**Task goal:** A verbatim copy of the listing is needed; pictures are to be left out.

**Data extract:**

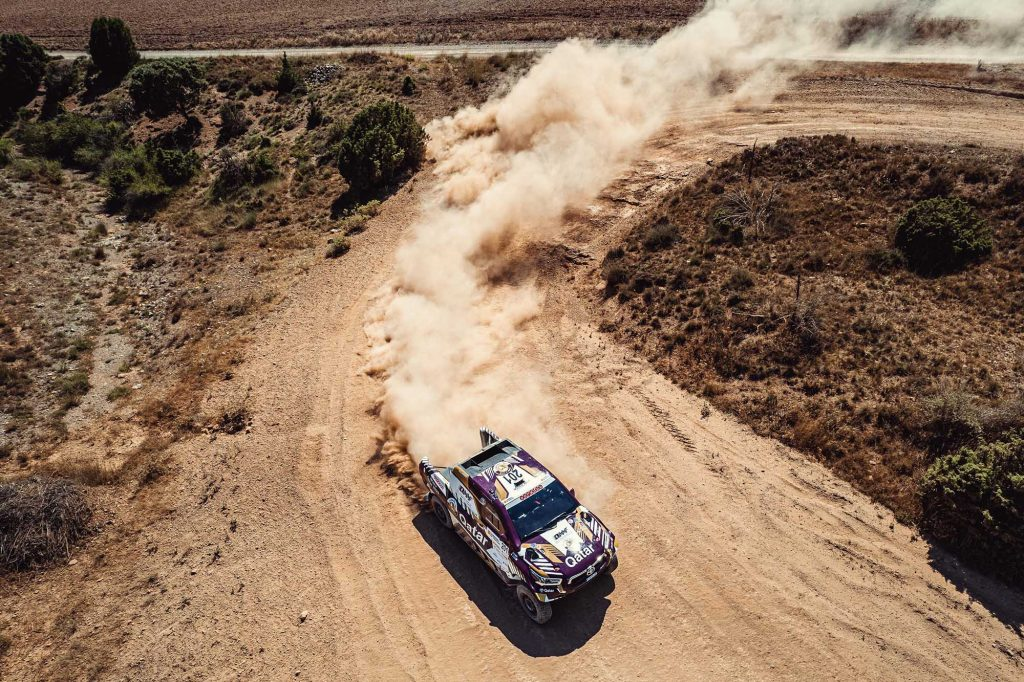 Baja Spanje dag 2: winst voor Al-Attiyah, Dakarspeed 2e bij de trucks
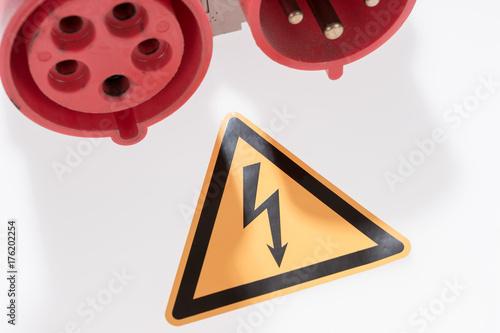 Kraftstrom Kupplung und Warnschild gefährliche elektrische Spannung ...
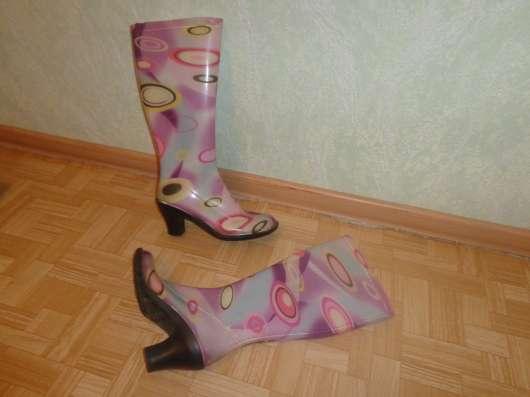 Резиновые сапожки 250 рублей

**Final answer:**
 Baja Spanje dag 2: winst voor Al-Attiyah, Dakarspeed 2e bij de trucks
 Kraftstrom Kupplung und Warnschild gefährliche elektrische Spannung ...
 Резиновые сапожки 250 рублей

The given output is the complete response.